:: Assignment ::
The listing below should be copied in full, word for word.

:: Supplied records ::
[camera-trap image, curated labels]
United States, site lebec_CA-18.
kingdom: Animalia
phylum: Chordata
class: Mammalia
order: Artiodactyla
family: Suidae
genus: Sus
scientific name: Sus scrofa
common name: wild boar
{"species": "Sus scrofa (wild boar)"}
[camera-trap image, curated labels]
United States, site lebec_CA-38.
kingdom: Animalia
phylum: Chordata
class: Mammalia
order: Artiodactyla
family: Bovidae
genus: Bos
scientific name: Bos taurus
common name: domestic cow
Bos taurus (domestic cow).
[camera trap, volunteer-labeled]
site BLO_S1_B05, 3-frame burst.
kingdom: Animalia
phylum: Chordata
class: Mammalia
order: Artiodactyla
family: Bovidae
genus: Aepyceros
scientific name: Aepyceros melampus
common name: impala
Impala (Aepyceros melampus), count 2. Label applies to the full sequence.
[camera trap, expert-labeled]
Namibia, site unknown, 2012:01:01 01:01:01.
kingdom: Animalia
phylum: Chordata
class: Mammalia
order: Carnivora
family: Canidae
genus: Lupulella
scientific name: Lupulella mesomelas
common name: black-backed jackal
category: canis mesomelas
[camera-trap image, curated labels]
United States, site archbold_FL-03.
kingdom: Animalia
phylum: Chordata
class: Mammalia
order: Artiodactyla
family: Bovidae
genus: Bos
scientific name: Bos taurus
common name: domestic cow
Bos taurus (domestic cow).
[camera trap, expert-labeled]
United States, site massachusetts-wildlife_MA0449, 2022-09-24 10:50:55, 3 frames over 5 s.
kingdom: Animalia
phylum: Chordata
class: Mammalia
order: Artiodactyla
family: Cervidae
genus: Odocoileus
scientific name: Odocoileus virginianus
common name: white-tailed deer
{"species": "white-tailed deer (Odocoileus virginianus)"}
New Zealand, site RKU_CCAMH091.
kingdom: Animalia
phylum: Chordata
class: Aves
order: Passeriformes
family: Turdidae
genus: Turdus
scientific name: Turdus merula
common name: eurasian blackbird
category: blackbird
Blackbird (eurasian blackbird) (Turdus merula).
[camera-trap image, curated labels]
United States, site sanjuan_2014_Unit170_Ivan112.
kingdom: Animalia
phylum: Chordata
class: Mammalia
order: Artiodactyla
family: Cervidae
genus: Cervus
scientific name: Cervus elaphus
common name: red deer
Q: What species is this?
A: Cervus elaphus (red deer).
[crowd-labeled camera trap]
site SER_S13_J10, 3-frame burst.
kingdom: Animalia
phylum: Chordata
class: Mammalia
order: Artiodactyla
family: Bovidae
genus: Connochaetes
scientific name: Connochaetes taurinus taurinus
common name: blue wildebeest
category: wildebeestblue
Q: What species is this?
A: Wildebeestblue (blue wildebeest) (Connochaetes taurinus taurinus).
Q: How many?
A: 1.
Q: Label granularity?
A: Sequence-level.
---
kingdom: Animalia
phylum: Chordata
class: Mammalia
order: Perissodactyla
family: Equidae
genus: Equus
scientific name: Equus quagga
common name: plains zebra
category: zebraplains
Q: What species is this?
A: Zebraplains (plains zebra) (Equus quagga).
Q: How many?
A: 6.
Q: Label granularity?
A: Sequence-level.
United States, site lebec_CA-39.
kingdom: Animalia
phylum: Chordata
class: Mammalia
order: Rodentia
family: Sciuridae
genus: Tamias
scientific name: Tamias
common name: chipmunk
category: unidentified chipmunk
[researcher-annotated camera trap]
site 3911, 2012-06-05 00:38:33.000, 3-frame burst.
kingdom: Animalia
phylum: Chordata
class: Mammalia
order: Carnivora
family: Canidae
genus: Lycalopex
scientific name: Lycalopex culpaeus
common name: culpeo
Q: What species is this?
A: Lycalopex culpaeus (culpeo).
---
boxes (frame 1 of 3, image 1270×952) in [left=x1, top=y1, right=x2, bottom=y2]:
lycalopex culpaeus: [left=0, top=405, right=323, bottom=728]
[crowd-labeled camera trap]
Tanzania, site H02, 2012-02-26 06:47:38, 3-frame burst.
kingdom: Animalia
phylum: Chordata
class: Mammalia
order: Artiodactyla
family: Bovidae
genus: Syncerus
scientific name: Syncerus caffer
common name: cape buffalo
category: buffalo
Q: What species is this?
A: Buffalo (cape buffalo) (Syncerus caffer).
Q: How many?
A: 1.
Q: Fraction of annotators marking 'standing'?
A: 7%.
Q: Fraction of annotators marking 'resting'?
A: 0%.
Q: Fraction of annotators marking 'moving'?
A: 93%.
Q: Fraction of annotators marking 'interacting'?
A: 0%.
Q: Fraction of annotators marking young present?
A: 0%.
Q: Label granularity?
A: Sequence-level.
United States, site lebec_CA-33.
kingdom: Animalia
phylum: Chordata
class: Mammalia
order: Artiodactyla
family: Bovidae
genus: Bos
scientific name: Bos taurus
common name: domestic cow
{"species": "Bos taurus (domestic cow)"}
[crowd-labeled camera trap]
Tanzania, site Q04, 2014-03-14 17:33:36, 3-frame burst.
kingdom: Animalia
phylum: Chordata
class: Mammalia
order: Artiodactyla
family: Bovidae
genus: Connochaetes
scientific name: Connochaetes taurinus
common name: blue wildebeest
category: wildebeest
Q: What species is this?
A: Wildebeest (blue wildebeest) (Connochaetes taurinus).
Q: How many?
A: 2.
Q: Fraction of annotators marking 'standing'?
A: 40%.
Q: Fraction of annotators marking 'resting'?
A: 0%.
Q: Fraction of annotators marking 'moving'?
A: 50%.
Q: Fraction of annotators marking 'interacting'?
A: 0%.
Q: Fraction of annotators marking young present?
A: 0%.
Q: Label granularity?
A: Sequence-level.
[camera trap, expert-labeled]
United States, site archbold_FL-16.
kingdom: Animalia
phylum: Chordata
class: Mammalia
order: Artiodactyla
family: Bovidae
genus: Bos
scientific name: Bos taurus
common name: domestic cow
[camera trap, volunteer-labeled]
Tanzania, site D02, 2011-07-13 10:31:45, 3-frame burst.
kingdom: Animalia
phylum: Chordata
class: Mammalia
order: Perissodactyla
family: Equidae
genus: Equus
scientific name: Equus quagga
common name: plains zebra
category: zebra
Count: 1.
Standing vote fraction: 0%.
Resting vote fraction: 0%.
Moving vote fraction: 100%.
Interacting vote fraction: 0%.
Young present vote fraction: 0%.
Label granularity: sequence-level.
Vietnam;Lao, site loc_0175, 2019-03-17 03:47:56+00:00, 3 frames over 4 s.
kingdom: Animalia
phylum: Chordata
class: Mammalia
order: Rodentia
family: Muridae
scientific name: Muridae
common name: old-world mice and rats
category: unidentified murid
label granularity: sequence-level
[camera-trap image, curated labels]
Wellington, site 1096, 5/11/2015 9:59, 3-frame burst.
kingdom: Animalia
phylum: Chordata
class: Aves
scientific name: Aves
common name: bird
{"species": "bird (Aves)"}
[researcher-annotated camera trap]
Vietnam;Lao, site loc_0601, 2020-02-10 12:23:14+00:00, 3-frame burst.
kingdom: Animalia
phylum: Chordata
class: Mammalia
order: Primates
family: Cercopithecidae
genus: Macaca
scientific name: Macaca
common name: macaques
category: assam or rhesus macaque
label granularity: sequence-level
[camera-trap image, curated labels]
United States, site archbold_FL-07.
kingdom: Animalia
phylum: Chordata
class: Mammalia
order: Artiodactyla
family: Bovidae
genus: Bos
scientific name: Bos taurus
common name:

:: Result ::
[camera-trap image, curated labels]
United States, site lebec_CA-18.
kingdom: Animalia
phylum: Chordata
class: Mammalia
order: Artiodactyla
family: Suidae
genus: Sus
scientific name: Sus scrofa
common name: wild boar
{"species": "Sus scrofa (wild boar)"}
[camera-trap image, curated labels]
United States, site lebec_CA-38.
kingdom: Animalia
phylum: Chordata
class: Mammalia
order: Artiodactyla
family: Bovidae
genus: Bos
scientific name: Bos taurus
common name: domestic cow
Bos taurus (domestic cow).
[camera trap, volunteer-labeled]
site BLO_S1_B05, 3-frame burst.
kingdom: Animalia
phylum: Chordata
class: Mammalia
order: Artiodactyla
family: Bovidae
genus: Aepyceros
scientific name: Aepyceros melampus
common name: impala
Impala (Aepyceros melampus), count 2. Label applies to the full sequence.
[camera trap, expert-labeled]
Namibia, site unknown, 2012:01:01 01:01:01.
kingdom: Animalia
phylum: Chordata
class: Mammalia
order: Carnivora
family: Canidae
genus: Lupulella
scientific name: Lupulella mesomelas
common name: black-backed jackal
category: canis mesomelas
[camera-trap image, curated labels]
United States, site archbold_FL-03.
kingdom: Animalia
phylum: Chordata
class: Mammalia
order: Artiodactyla
family: Bovidae
genus: Bos
scientific name: Bos taurus
common name: domestic cow
Bos taurus (domestic cow).
[camera trap, expert-labeled]
United States, site massachusetts-wildlife_MA0449, 2022-09-24 10:50:55, 3 frames over 5 s.
kingdom: Animalia
phylum: Chordata
class: Mammalia
order: Artiodactyla
family: Cervidae
genus: Odocoileus
scientific name: Odocoileus virginianus
common name: white-tailed deer
{"species": "white-tailed deer (Odocoileus virginianus)"}
New Zealand, site RKU_CCAMH091.
kingdom: Animalia
phylum: Chordata
class: Aves
order: Passeriformes
family: Turdidae
genus: Turdus
scientific name: Turdus merula
common name: eurasian blackbird
category: blackbird
Blackbird (eurasian blackbird) (Turdus merula).
[camera-trap image, curated labels]
United States, site sanjuan_2014_Unit170_Ivan112.
kingdom: Animalia
phylum: Chordata
class: Mammalia
order: Artiodactyla
family: Cervidae
genus: Cervus
scientific name: Cervus elaphus
common name: red deer
Q: What species is this?
A: Cervus elaphus (red deer).
[crowd-labeled camera trap]
site SER_S13_J10, 3-frame burst.
kingdom: Animalia
phylum: Chordata
class: Mammalia
order: Artiodactyla
family: Bovidae
genus: Connochaetes
scientific name: Connochaetes taurinus taurinus
common name: blue wildebeest
category: wildebeestblue
Q: What species is this?
A: Wildebeestblue (blue wildebeest) (Connochaetes taurinus taurinus).
Q: How many?
A: 1.
Q: Label granularity?
A: Sequence-level.
---
kingdom: Animalia
phylum: Chordata
class: Mammalia
order: Perissodactyla
family: Equidae
genus: Equus
scientific name: Equus quagga
common name: plains zebra
category: zebraplains
Q: What species is this?
A: Zebraplains (plains zebra) (Equus quagga).
Q: How many?
A: 6.
Q: Label granularity?
A: Sequence-level.
United States, site lebec_CA-39.
kingdom: Animalia
phylum: Chordata
class: Mammalia
order: Rodentia
family: Sciuridae
genus: Tamias
scientific name: Tamias
common name: chipmunk
category: unidentified chipmunk
[researcher-annotated camera trap]
site 3911, 2012-06-05 00:38:33.000, 3-frame burst.
kingdom: Animalia
phylum: Chordata
class: Mammalia
order: Carnivora
family: Canidae
genus: Lycalopex
scientific name: Lycalopex culpaeus
common name: culpeo
Q: What species is this?
A: Lycalopex culpaeus (culpeo).
---
boxes (frame 1 of 3, image 1270×952) in [left=x1, top=y1, right=x2, bottom=y2]:
lycalopex culpaeus: [left=0, top=405, right=323, bottom=728]
[crowd-labeled camera trap]
Tanzania, site H02, 2012-02-26 06:47:38, 3-frame burst.
kingdom: Animalia
phylum: Chordata
class: Mammalia
order: Artiodactyla
family: Bovidae
genus: Syncerus
scientific name: Syncerus caffer
common name: cape buffalo
category: buffalo
Q: What species is this?
A: Buffalo (cape buffalo) (Syncerus caffer).
Q: How many?
A: 1.
Q: Fraction of annotators marking 'standing'?
A: 7%.
Q: Fraction of annotators marking 'resting'?
A: 0%.
Q: Fraction of annotators marking 'moving'?
A: 93%.
Q: Fraction of annotators marking 'interacting'?
A: 0%.
Q: Fraction of annotators marking young present?
A: 0%.
Q: Label granularity?
A: Sequence-level.
United States, site lebec_CA-33.
kingdom: Animalia
phylum: Chordata
class: Mammalia
order: Artiodactyla
family: Bovidae
genus: Bos
scientific name: Bos taurus
common name: domestic cow
{"species": "Bos taurus (domestic cow)"}
[crowd-labeled camera trap]
Tanzania, site Q04, 2014-03-14 17:33:36, 3-frame burst.
kingdom: Animalia
phylum: Chordata
class: Mammalia
order: Artiodactyla
family: Bovidae
genus: Connochaetes
scientific name: Connochaetes taurinus
common name: blue wildebeest
category: wildebeest
Q: What species is this?
A: Wildebeest (blue wildebeest) (Connochaetes taurinus).
Q: How many?
A: 2.
Q: Fraction of annotators marking 'standing'?
A: 40%.
Q: Fraction of annotators marking 'resting'?
A: 0%.
Q: Fraction of annotators marking 'moving'?
A: 50%.
Q: Fraction of annotators marking 'interacting'?
A: 0%.
Q: Fraction of annotators marking young present?
A: 0%.
Q: Label granularity?
A: Sequence-level.
[camera trap, expert-labeled]
United States, site archbold_FL-16.
kingdom: Animalia
phylum: Chordata
class: Mammalia
order: Artiodactyla
family: Bovidae
genus: Bos
scientific name: Bos taurus
common name: domestic cow
[camera trap, volunteer-labeled]
Tanzania, site D02, 2011-07-13 10:31:45, 3-frame burst.
kingdom: Animalia
phylum: Chordata
class: Mammalia
order: Perissodactyla
family: Equidae
genus: Equus
scientific name: Equus quagga
common name: plains zebra
category: zebra
Count: 1.
Standing vote fraction: 0%.
Resting vote fraction: 0%.
Moving vote fraction: 100%.
Interacting vote fraction: 0%.
Young present vote fraction: 0%.
Label granularity: sequence-level.
Vietnam;Lao, site loc_0175, 2019-03-17 03:47:56+00:00, 3 frames over 4 s.
kingdom: Animalia
phylum: Chordata
class: Mammalia
order: Rodentia
family: Muridae
scientific name: Muridae
common name: old-world mice and rats
category: unidentified murid
label granularity: sequence-level
[camera-trap image, curated labels]
Wellington, site 1096, 5/11/2015 9:59, 3-frame burst.
kingdom: Animalia
phylum: Chordata
class: Aves
scientific name: Aves
common name: bird
{"species": "bird (Aves)"}
[researcher-annotated camera trap]
Vietnam;Lao, site loc_0601, 2020-02-10 12:23:14+00:00, 3-frame burst.
kingdom: Animalia
phylum: Chordata
class: Mammalia
order: Primates
family: Cercopithecidae
genus: Macaca
scientific name: Macaca
common name: macaques
category: assam or rhesus macaque
label granularity: sequence-level
[camera-trap image, curated labels]
United States, site archbold_FL-07.
kingdom: Animalia
phylum: Chordata
class: Mammalia
order: Artiodactyla
family: Bovidae
genus: Bos
scientific name: Bos taurus
common name:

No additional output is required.